## Task instructions
Set down, without alteration, the lines from the one that contains "As the photo" through the final line of the material below.

•••••

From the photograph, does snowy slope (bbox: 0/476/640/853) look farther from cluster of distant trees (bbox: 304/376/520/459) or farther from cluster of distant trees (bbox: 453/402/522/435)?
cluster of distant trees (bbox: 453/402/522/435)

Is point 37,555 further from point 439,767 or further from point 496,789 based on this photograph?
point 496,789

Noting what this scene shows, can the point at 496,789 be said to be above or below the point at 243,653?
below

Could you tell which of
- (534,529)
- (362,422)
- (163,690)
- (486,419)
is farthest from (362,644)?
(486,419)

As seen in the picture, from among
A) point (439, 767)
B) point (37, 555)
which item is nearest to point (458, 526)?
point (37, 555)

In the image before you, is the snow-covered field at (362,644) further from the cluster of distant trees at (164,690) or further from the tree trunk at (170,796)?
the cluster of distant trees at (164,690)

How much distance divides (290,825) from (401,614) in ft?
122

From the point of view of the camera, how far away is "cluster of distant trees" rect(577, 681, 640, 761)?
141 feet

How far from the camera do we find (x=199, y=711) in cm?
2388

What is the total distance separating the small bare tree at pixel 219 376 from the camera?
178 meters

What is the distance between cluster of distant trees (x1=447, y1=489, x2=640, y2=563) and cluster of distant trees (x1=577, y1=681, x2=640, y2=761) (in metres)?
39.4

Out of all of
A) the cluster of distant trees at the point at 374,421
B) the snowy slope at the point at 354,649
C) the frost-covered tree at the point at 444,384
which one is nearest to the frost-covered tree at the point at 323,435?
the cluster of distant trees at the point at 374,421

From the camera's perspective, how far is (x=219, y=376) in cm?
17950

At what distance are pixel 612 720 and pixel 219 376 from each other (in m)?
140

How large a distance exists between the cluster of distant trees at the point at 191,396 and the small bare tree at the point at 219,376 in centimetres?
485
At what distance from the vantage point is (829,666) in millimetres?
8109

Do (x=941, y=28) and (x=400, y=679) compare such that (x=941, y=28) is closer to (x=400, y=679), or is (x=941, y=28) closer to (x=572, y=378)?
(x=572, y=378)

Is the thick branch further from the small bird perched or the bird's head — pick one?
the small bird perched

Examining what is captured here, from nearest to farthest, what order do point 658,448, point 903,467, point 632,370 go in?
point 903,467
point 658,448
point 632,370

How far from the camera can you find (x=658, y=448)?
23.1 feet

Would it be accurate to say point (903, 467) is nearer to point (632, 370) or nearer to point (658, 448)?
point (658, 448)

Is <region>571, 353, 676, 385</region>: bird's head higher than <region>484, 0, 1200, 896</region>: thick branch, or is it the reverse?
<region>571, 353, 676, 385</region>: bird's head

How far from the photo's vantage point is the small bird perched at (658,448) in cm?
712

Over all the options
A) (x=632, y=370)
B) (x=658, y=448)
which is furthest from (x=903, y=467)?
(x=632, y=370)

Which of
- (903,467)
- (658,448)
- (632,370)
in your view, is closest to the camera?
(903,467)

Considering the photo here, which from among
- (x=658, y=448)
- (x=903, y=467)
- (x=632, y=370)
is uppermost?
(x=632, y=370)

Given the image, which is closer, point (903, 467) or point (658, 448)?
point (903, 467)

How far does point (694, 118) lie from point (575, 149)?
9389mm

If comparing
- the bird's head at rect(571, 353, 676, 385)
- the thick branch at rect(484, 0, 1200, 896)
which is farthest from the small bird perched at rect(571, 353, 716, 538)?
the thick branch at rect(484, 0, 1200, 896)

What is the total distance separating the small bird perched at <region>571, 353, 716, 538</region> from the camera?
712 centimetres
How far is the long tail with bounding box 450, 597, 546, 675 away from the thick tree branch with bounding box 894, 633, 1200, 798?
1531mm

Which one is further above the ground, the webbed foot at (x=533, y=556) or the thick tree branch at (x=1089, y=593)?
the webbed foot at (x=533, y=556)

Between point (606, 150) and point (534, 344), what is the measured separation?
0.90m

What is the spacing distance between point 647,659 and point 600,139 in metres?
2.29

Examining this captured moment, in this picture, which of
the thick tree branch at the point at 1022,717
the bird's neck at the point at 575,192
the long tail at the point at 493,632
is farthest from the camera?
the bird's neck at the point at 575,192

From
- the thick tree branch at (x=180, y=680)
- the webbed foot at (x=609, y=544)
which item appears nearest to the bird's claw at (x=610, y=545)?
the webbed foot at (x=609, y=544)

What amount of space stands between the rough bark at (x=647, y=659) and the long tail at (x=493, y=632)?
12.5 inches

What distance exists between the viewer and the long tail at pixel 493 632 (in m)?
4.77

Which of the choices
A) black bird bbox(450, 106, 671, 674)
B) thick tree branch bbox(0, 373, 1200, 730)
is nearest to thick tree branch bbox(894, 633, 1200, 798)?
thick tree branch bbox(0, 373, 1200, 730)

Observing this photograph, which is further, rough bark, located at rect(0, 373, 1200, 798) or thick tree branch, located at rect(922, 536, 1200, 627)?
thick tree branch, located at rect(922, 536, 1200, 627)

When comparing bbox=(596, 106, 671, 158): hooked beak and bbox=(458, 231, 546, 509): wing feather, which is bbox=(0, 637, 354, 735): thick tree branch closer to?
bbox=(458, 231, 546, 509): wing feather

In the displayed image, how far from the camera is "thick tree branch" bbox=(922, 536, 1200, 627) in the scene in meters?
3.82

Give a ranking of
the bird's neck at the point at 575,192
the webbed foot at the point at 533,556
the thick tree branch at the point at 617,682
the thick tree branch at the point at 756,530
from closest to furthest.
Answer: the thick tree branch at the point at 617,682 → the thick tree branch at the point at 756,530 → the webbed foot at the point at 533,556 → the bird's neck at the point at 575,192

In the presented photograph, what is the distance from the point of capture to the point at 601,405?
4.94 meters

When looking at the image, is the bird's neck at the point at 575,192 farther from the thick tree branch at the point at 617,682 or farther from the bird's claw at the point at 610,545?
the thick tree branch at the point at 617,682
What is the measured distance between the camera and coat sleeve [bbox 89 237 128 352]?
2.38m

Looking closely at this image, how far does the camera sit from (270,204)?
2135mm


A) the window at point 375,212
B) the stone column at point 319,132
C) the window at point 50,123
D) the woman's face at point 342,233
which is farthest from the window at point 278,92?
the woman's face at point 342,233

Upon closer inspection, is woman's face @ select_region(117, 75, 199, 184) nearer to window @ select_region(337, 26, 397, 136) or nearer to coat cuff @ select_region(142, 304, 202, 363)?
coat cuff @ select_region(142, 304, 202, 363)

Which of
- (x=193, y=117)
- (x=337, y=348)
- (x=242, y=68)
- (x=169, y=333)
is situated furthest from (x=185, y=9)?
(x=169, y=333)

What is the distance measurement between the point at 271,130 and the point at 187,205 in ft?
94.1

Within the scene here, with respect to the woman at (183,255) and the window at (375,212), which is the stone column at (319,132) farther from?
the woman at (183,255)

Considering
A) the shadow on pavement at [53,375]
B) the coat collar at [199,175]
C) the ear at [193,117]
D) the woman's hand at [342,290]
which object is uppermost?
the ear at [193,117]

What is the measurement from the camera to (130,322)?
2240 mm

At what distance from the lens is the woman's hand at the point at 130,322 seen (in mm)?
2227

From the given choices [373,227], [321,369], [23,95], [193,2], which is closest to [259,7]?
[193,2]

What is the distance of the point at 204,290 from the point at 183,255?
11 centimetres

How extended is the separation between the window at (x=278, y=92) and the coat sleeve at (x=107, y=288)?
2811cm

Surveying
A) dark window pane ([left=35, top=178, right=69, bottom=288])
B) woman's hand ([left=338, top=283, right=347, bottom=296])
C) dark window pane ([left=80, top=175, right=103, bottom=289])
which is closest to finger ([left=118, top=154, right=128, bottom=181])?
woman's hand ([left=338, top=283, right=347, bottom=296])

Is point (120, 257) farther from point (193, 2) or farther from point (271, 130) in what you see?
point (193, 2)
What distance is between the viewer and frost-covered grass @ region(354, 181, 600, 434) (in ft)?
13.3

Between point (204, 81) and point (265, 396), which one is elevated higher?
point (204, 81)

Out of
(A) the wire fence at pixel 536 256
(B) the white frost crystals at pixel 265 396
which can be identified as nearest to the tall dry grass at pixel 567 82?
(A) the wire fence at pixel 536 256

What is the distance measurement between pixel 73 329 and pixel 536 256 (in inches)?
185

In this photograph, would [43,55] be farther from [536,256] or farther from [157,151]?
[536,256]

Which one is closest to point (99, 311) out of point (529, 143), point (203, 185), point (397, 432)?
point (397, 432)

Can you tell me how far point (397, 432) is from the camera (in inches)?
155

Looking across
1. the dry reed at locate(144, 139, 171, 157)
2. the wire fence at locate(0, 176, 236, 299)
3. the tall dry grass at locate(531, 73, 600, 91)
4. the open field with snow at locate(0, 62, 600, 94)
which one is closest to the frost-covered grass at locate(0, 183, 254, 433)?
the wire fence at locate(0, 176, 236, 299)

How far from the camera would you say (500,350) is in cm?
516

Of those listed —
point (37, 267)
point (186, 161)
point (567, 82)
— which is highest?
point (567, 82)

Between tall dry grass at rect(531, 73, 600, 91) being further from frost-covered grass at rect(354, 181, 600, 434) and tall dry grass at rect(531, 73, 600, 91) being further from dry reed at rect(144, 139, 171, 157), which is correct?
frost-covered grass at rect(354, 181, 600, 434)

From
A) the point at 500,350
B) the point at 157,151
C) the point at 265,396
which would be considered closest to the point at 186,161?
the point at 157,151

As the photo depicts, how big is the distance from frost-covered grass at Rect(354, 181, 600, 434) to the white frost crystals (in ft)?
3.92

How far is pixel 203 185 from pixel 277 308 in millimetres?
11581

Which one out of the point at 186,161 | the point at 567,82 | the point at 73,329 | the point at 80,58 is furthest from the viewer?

•••••

## Task answer
As the photo depicts, how big is the distance from frost-covered grass at Rect(354, 181, 600, 434) to the white frost crystals (in ft)?
3.92

How far is pixel 203 185 from pixel 277 308 in millimetres?
11581

Which one out of the point at 186,161 | the point at 567,82 | the point at 73,329 | the point at 80,58 is furthest from the viewer?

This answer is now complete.